Indonesia seizes Malaysian fertiliser ship in Bali, suspecting bomb plot

Indonesian workers unload sacks of ammonium nitrate that was illegally imported from Malaysia at a customs office in Denpasar, Bali on Sept 22, 2016. PHOTO: EPA

DENPASAR (Reuters) - Indonesian authorities on the resort island of Bali on Thursday (Sep 22) detained a ship from Malaysia carrying around 30 tonnes of fertiliser which police believe may have been intended for making bombs.

Customs and police were questioning the crew and investigating the material for potential links to radical networks as the world's largest Muslim-majority nation remains on high alert for militant attacks.

Bali police official Hendra Suhartiyono said authorities were looking into whether the material was on its way to the eastern island of Sulawesi, a region known for militant violence. "We are not closed to the possibility that this chemical material ... could also be for the benefit of terrorist groups in Sulawesi to make low-impact and high-impact bombs," he said.

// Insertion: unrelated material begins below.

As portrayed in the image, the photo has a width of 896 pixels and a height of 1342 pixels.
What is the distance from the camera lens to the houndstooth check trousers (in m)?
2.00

Indonesia's most-wanted man, a militant called Santoso, was killed by security forces in Sulawesi earlier this year.

Santoso, who had pledged allegiance to Islamic State, cultivated a small radical network in the Poso area, which has now been severely weakened by a lengthy security operation. "At the moment the crew are being intensively examined on explosive material ammonium nitrate that was carried, shipped from Malaysia," Bali customs official Thomas Aquino said.

"They confessed that the boat was rented to be shipped to Sulawesi. They thought the material in the sacks was fertiliser. We will detain the ship crew to be processed legally."

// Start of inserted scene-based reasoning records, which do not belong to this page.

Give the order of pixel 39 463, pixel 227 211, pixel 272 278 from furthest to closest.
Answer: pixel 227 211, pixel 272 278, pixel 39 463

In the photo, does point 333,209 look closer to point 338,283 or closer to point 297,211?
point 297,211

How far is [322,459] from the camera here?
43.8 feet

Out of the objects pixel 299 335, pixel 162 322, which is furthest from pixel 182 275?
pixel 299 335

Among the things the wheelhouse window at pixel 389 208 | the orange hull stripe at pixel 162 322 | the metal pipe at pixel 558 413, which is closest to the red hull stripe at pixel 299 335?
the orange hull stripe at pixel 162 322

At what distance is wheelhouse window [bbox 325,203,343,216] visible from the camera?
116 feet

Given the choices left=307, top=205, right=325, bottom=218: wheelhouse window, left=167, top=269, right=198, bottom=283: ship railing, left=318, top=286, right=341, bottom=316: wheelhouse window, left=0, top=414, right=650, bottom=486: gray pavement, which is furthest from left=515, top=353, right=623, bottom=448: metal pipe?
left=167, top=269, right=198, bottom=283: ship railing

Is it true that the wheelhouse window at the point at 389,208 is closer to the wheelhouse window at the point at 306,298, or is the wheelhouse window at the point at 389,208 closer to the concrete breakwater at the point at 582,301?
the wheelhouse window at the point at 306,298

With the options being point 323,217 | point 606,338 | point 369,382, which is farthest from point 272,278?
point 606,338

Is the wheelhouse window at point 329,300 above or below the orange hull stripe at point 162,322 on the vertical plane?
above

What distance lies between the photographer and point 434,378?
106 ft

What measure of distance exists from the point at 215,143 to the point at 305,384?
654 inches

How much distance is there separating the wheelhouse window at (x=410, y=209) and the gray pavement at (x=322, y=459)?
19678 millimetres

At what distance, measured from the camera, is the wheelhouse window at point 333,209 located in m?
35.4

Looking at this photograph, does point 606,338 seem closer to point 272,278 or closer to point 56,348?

Indonesia saw its first militant attack in several years in January in which four people were killed. The gun-and-bomb assault in the heart of the capital Jakarta was claimed by Islamic State.

Last month, authorities tightened security in Bali after reports of a suspected militant plot on the island.

A nightclub bombing on the island in 2002 carried out by home-grown militants killed 202 people, mostly Australians, and prompted a nationwide security crackdown.